Formerly known as systemic juvenile rheumatoid arthritis (JRA), juvenile idiopathic arthritis can affect the whole body (it’s systemic). Fevers up to 103° F (or even higher) precede or accompany the onset of joint symptoms (even by months or years), and can rise and fall during the day. Rash is typical but is not always present, swollen lymph nodes are common. In some children (less than 50%), other organs may be involved as well, such as the liver, lungs, and heart. The child may have anemia and/or a low white blood-cell count.
Oligoarthritis (Oligoarticular JIA)
Oligoarthritis, which affects about 50% of children with juvenile idiopathic arthritis, is more prevalent in girls than in boys. From 1 to 4 joints are affected during the first 6 months; in some cases, more joints are involved after 6 months (extended oligoarthritis). The larger joints (eg, knees, ankles) are usually affected: it often begins with a swollen knee or ankle, which may not be painful, accompanied by morning stiffness. Children younger than 7 years at the time of onset are more likely to have a permanent remission later, but they are more likely to develop certain types of eye inflammation (iritis, or inflammation of the iris; or uveitis, inflammation of the area behind the iris). There are often no symptoms with iritis, so if your child has oligoarthritis, she will need to be monitored by an ophthalmologist to avoid the risk of vision loss.

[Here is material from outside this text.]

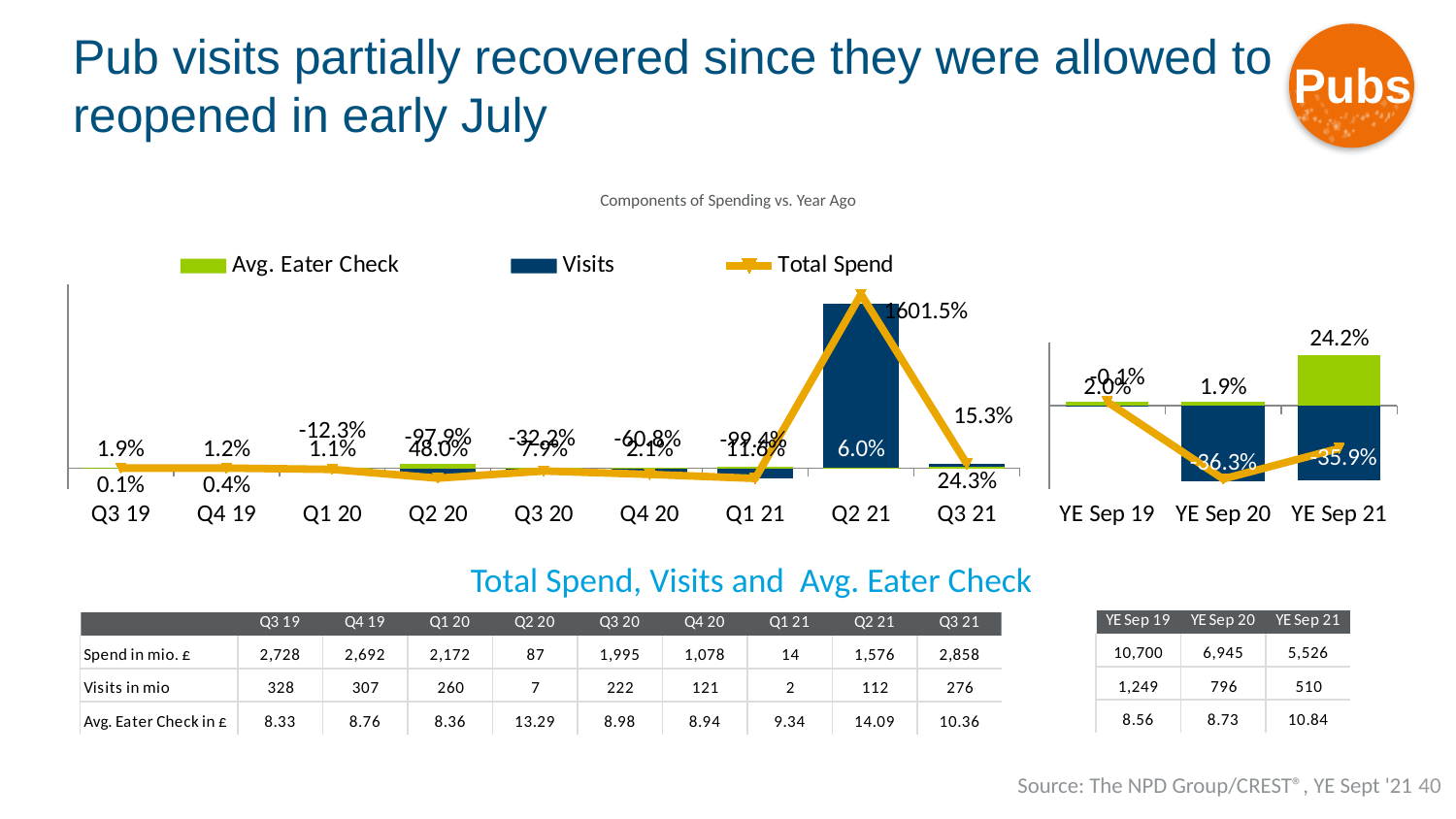
In the quarterly chart on the left, which quarter has the highest Visits value? Q2 21 How many series does the legend list for the charts? 3 In the quarterly chart on the left, what is the Visits value for Q2 21? 1601.5% In the year-ending chart on the right, by how many percentage points is the Avg. Eater Check value for YE Sep 21 higher than for YE Sep 20? 22.3 percentage points What kind of chart is the quarterly chart on the left (Q3 19 to Q3 21)? bar chart with a line In the quarterly chart on the left, what is the Avg. Eater Check value for Q3 21? 15.3% In the quarterly chart on the left, how many quarters are shown on the x axis? 9 In the year-ending chart on the right, what is the Visits value for YE Sep 21? -35.9% In the year-ending chart on the right, what is the Avg. Eater Check value for YE Sep 21? 24.2% In the year-ending chart on the right, how many periods are shown on the x axis? 3 In the year-ending chart on the right, what is the Visits value for YE Sep 20? -36.3% In the quarterly chart on the left, what is the Visits value for Q3 21? 24.3%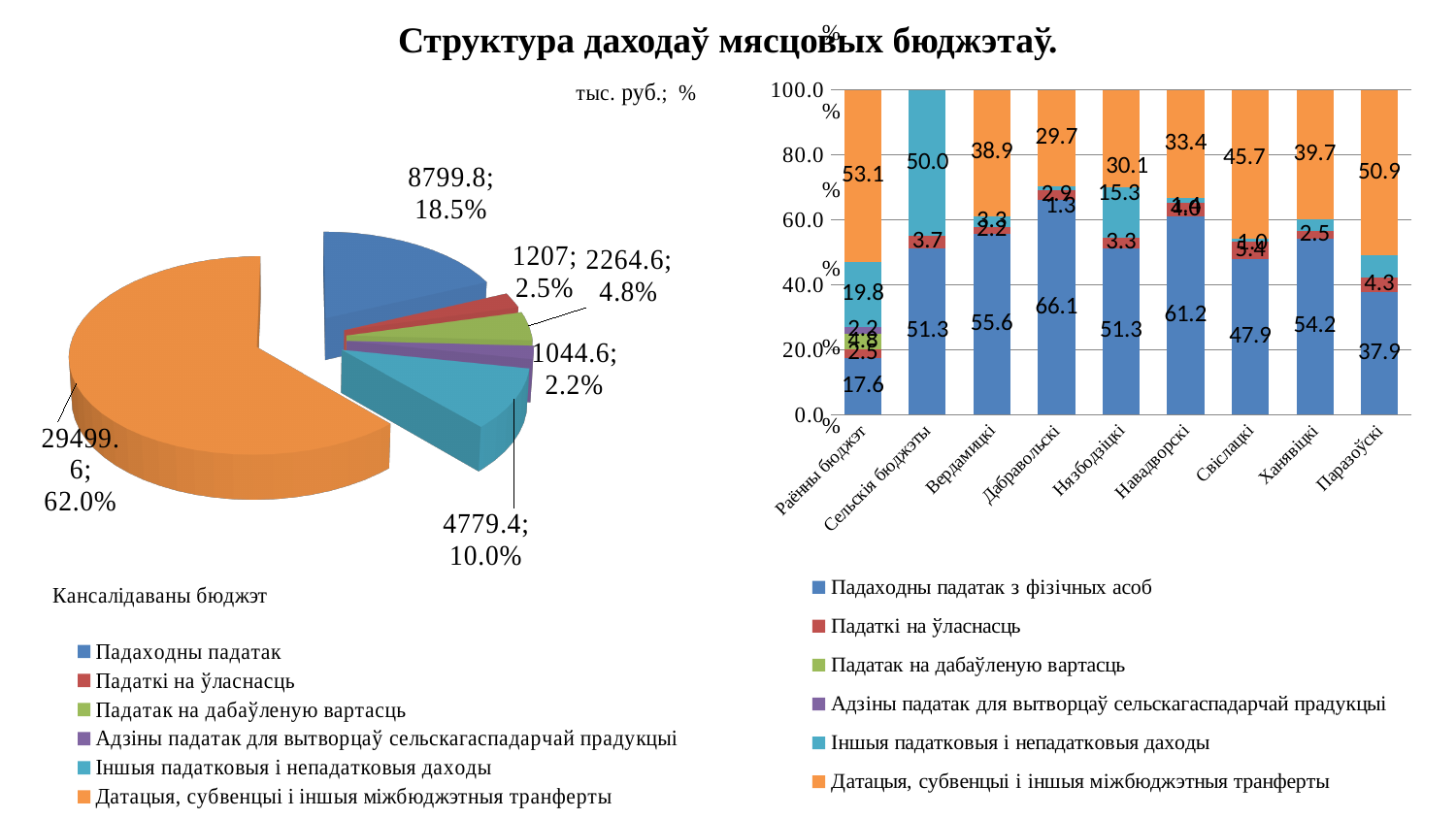
In the bar chart on the right, how many categories are shown on the x axis? 9 In the pie chart on the left, what share does the 'Датацыя, субвенцыі і іншыя міжбюджэтныя трансферты' slice have? 62.0% What kind of chart is on the right side of the slide? Stacked bar chart In the bar chart on the right, how many series does the legend list? 6 In the bar chart on the right, which category has the lowest value for 'Падаходны падатак з фізічных асоб'? Раённы бюджэт In the bar chart on the right, what is the difference between the 'Падаходны падатак з фізічных асоб' values for Дабравольскі and Паразоўскі? 28.2 In the pie chart on the left, what value is shown for 'Падаходны падатак'? 8799.8; 18.5% In the bar chart on the right, what is the value of 'Падаходны падатак з фізічных асоб' for Дабравольскі? 66.1 In the pie chart on the left, which category has the smallest slice? Адзіны падатак для вытворцаў сельскагаспадарчай прадукцыі In the pie chart on the left, how many slices are there? 6 In the pie chart on the left, what is the percentage shown for 'Іншыя падатковыя і непадатковыя даходы'? 10.0% In the bar chart on the right, what is the value of 'Датацыя, субвенцыі і іншыя міжбюджэтныя трансферты' for Раённы бюджэт? 53.1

Polyarthritis (Polyarticular JIA)
About 25% of patients have polyarthritis. At least 5 joints are involved during the first 6 months. Polyarthritis tends to involve the small joints (eg, fingers, wrists), although the weight-bearing joints can be affected. Polyarthritis is classified into 2 subtypes: seropositive (a high level of rheumatoid factor, a group of antibodies that accumulate in the joint lining, in their blood), and seronegative (no elevated levels of rheumatoid factor). There is no difference in symptoms.
Children with psoriatic JIA have both arthritis and either psoriasis or a parent or sibling with psoriasis, along with nail involvement and sausage-like swelling of a finger or toe. Psoriasis is a skin disorder that causes dry and scaly skin in one or more places.
Enthesitis-related JIA is actually a group of conditions. These include spondyloarthropathy (inflammation of the joints of the spine), which affects the soft tissues around the joints (entheses, which include ligaments, tendons, and joint capsules). Spondyloarthropathy typically affects the sacroiliac joints, which are located at the base of the back, as well as the knee and the Achilles tendon. A child with this type of arthritis may complain of back pain and stiffness, but the joint swelling may not be evident. He may also develop uveitis. Children with a certain genetic marker are more prone to enthesitis-related arthritis.
- View an animation about the body's sacroiliac joints.
Children with this classification of JIA may have overlapping symptoms of 2 or more types, or their symptoms may not be typical of any one type. Symptoms and signs will vary.